Unfortunately, the mathematics department (of WSU) is not connected to the industry. So, we are not exposed to real-world problems (through our graduate life via the research projects we do for dissertations). Data Science Day provides an opportunity to have people from industry and/or other departments talk about what they do. Personally, it is exciting to see what other people do, what the industry is looking for. And having people from other disciplines and other departments is exciting and instructive and generates a rich environment. It helps to learn new things, see how other people think, and hence, it reduces our bias.

Moreover, on the side of the Data Science Day in 2017, we were privileged to host a set of panelists from Intel, LANL, PNNL, UCLA, etc., to discuss the transition from academia to industry, expectations set by the industry, and have them answering students' questions.

I think this sort of activities, both Data Science Day type meetings and panel type events, have to happen at least once a year, but, unfortunately, it does not. Especially in WSU which is remote and not a lot of people come to visit us. So, having such events helps for both learning and networking.

P.S. I have a bad habit of deleting everything. If I find photos from past events, I will post them here.


Poster session of AMS meeting and panel discussion for job/internship in industry.

Geometric Measure Theory talks and room preparation for AMS Meeting.

On the first image, Bob Hardt from Rice, Jean Taylor of Courant Institute and NYU, and on the right Andrew Fraser from LANL accepted the invitation to the event. They are cool and funny people.


When I was in the math department, a bunch of graduate students and my advisors, Kevin Vixie and Matthew Sottile, rented an office in a building called Gladish. The building used to be a school before. Now they rented the offices. Lots of them are Montessori schools. Lots of kids went in and out of their classes in a line which was fun and cute.
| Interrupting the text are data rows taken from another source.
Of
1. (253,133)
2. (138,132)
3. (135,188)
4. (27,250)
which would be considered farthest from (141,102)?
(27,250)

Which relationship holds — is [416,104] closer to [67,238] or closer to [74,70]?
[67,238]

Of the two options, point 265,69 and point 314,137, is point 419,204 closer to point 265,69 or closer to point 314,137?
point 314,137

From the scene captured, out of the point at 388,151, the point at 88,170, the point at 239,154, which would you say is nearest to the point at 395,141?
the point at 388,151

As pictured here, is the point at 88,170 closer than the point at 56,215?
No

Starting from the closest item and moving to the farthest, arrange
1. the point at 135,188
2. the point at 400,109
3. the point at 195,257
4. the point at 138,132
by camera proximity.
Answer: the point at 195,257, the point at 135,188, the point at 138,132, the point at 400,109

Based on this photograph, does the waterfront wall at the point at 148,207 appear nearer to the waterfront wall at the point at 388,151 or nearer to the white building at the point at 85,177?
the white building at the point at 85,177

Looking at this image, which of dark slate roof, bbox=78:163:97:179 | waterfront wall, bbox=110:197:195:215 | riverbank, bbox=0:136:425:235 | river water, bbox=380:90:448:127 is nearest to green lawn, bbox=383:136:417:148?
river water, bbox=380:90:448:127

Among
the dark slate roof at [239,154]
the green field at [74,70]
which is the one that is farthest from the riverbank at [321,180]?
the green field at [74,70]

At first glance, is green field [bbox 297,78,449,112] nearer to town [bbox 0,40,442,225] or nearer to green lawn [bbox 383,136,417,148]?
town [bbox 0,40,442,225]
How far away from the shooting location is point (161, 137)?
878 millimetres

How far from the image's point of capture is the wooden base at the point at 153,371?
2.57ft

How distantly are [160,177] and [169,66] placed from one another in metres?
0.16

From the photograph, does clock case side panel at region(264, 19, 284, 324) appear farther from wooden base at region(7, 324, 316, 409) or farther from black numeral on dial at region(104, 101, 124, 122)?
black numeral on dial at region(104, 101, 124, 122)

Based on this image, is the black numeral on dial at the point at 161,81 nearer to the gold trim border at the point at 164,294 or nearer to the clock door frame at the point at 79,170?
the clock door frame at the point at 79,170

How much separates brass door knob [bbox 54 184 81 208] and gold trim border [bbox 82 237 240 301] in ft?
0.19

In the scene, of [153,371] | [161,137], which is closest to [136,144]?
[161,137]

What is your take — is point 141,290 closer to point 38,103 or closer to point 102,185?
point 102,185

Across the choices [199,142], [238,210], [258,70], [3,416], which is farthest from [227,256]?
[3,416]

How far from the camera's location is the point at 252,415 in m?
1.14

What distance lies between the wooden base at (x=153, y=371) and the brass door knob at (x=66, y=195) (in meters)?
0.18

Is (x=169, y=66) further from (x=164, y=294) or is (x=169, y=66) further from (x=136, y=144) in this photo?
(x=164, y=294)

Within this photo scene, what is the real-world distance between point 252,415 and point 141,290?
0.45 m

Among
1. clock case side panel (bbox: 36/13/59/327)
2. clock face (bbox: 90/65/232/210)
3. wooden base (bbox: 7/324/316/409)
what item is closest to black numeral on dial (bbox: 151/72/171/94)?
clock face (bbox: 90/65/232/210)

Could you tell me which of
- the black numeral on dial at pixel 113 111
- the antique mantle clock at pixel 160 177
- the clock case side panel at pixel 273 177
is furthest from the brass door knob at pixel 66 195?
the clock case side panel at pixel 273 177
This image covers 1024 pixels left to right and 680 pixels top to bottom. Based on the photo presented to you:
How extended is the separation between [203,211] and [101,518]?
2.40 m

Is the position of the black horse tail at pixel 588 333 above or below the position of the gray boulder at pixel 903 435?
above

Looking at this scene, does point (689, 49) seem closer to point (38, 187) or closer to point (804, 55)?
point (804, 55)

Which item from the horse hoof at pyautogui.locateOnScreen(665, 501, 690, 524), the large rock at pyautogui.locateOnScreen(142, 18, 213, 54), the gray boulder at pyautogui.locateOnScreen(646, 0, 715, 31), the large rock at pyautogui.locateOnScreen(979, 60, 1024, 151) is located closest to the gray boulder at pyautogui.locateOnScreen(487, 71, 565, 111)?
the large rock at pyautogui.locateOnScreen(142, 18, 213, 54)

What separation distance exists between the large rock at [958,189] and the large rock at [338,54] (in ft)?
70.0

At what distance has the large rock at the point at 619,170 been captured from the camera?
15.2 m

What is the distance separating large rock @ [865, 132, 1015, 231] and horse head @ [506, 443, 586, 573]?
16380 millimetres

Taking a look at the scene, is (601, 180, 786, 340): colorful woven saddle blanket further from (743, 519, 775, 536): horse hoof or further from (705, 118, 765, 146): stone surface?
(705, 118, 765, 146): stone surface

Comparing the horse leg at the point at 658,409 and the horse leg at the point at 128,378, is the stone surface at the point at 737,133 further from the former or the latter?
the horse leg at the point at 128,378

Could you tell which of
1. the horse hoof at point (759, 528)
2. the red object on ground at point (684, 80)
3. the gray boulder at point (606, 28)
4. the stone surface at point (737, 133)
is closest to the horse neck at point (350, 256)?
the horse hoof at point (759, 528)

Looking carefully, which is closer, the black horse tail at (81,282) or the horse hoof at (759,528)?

We turned a whole wall (top to bottom, left to right) into a big whiteboard. One piece of it is in the photo below. A few of us were gluing the boards to the wall at a time and it kind of looked like this which I imagine was funny for someone walking by.

I was the main user of the office. We had a camera and a projector to use for meetings with people outside Pullman. A few students used the office and camera to prepare for the qualification exam. And we held one or two meetings where people from different disciplines gave talks to educate others and get feedback if they needed help from others.